Hey everybody! Keep the reviews flowing, please! I'll probably be concentrating more on this fic now that "Van Helsing and the Village People" is at long last finished (I never intended it to go past ten chapters, and it ended at 22! Wow.) Guess what I did? Or attempted to do, anyway. I sent the link to "VH and the Village People" to the Dwenham's agent... so Dwen could read it if he wants.... go right ahead and call me insane, everybody else does.
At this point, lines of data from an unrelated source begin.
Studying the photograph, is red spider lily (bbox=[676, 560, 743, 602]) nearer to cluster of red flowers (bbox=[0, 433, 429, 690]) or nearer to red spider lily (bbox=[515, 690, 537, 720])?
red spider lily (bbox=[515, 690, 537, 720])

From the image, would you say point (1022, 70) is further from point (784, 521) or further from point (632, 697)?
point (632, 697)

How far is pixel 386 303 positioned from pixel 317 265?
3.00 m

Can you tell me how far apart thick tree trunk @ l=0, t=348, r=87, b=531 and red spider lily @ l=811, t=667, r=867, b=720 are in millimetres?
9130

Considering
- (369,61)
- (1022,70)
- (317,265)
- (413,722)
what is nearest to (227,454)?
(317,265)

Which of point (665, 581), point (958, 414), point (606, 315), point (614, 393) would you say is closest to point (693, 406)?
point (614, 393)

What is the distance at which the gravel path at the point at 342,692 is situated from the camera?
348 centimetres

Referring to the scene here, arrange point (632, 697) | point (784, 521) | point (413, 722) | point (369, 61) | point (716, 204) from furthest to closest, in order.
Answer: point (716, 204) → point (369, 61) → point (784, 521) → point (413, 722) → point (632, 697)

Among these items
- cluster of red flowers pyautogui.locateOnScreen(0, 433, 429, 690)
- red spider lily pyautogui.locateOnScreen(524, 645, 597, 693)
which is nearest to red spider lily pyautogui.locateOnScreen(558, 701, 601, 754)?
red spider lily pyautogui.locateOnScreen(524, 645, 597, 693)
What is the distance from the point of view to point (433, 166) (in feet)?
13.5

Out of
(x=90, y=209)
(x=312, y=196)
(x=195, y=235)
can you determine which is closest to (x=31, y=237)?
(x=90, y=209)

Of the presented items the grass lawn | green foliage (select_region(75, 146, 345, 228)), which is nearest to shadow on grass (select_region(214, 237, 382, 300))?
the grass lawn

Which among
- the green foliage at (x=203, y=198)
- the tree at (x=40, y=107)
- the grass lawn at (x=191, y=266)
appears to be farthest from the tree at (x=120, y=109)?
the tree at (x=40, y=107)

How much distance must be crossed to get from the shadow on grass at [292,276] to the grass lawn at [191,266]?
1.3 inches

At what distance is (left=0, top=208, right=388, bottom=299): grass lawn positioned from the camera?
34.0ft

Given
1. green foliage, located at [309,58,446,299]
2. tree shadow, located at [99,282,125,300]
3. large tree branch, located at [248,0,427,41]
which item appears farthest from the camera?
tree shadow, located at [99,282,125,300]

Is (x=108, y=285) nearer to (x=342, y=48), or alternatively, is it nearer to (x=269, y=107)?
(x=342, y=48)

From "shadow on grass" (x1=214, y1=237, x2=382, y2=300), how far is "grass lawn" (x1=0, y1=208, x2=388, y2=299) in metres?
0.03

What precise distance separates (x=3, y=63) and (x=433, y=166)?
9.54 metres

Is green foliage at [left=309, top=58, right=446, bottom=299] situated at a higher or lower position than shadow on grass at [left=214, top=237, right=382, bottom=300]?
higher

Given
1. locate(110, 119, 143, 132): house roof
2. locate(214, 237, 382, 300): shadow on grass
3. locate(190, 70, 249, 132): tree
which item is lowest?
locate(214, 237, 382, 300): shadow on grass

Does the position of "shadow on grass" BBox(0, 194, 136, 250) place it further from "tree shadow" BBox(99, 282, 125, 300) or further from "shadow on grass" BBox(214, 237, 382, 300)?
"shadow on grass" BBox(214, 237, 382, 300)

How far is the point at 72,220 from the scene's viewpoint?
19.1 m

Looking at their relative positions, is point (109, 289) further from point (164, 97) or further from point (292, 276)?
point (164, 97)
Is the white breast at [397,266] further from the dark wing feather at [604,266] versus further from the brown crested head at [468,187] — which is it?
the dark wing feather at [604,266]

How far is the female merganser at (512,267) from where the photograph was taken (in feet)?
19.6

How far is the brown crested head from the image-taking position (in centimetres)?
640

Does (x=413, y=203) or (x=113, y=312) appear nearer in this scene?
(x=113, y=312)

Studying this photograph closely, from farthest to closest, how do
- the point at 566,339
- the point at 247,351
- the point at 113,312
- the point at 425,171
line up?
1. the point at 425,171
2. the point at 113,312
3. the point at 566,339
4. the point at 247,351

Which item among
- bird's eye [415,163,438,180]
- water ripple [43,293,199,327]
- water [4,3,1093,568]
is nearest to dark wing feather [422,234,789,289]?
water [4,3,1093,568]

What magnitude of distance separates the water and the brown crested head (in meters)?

Anyway, at long last I saw VH again! Watch it with the commentaries by Richard Roxburgh and the others, its HILARIOUS!
Chapter 13: Comfort
We humans do what e'er we must
We fail and do not hold our trust
Van Helsing, veteran of a thousand wars, warrior against evil, oftentimes thought possessed of the Devil, champion of lost causes, and with a tendency to rush into drastically dangerous situations without listening to what his friend the friar said, was learning what it meant to be truly uncomfortable. He was eating afternoon tea with Hannah Hampton, and learning compassion for Carl at the same time. He was frustrated at every conversational turn.
"Lovely weather—"
"If you call this lovely, I have serious doubts as to your ability to discern night from day. I call this downright gloomy."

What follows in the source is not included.